■ Task requirements ■
Return verbatim the line containing "genus: Aepyceros" together with all lines that follow it, through the end of the records.
:: Records provided ::
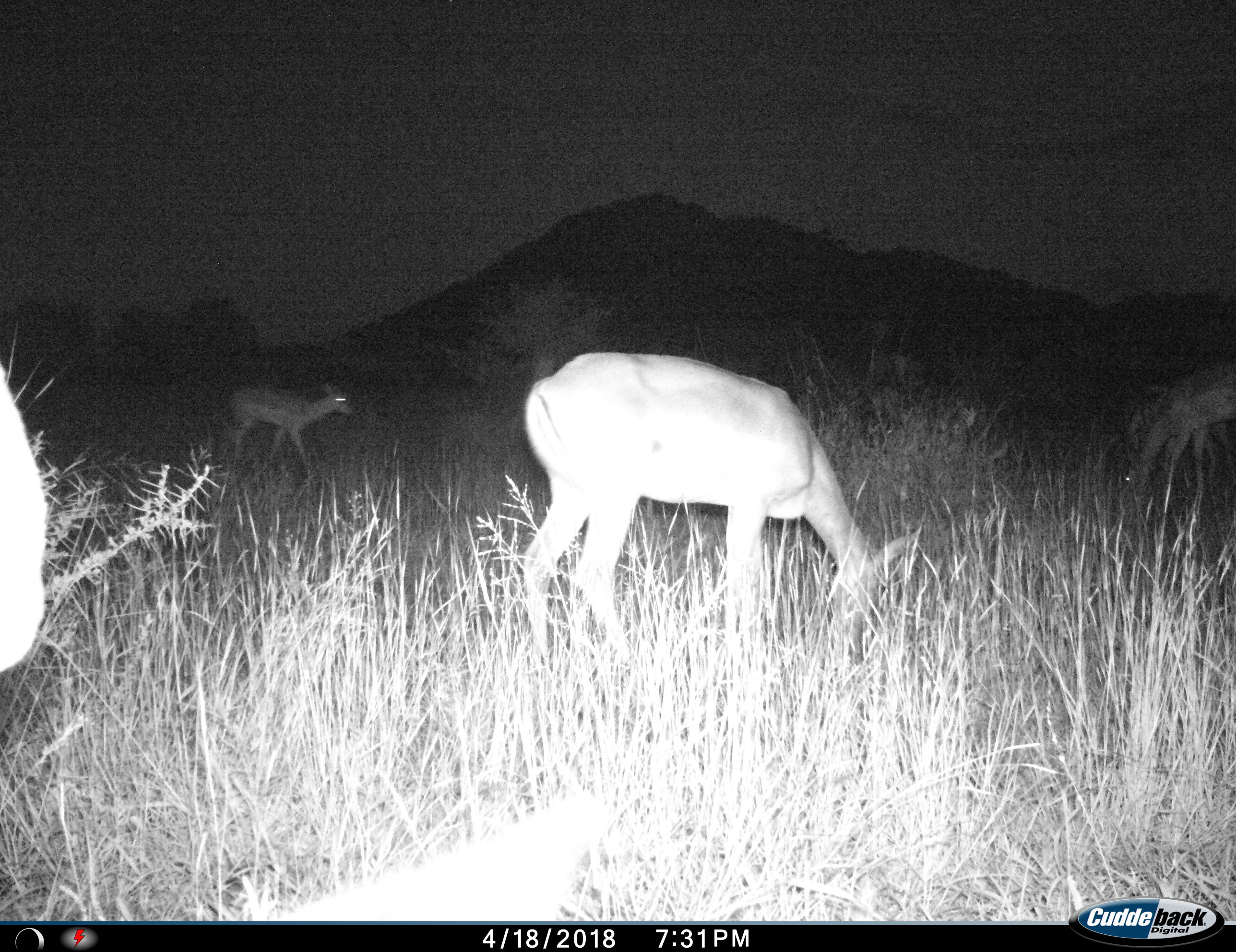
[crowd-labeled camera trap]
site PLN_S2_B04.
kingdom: Animalia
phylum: Chordata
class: Mammalia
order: Artiodactyla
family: Bovidae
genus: Aepyceros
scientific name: Aepyceros melampus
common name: impala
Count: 4.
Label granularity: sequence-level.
:::
■ Answer section ■
genus: Aepyceros
scientific name: Aepyceros melampus
common name: impala
Count: 4.
Label granularity: sequence-level.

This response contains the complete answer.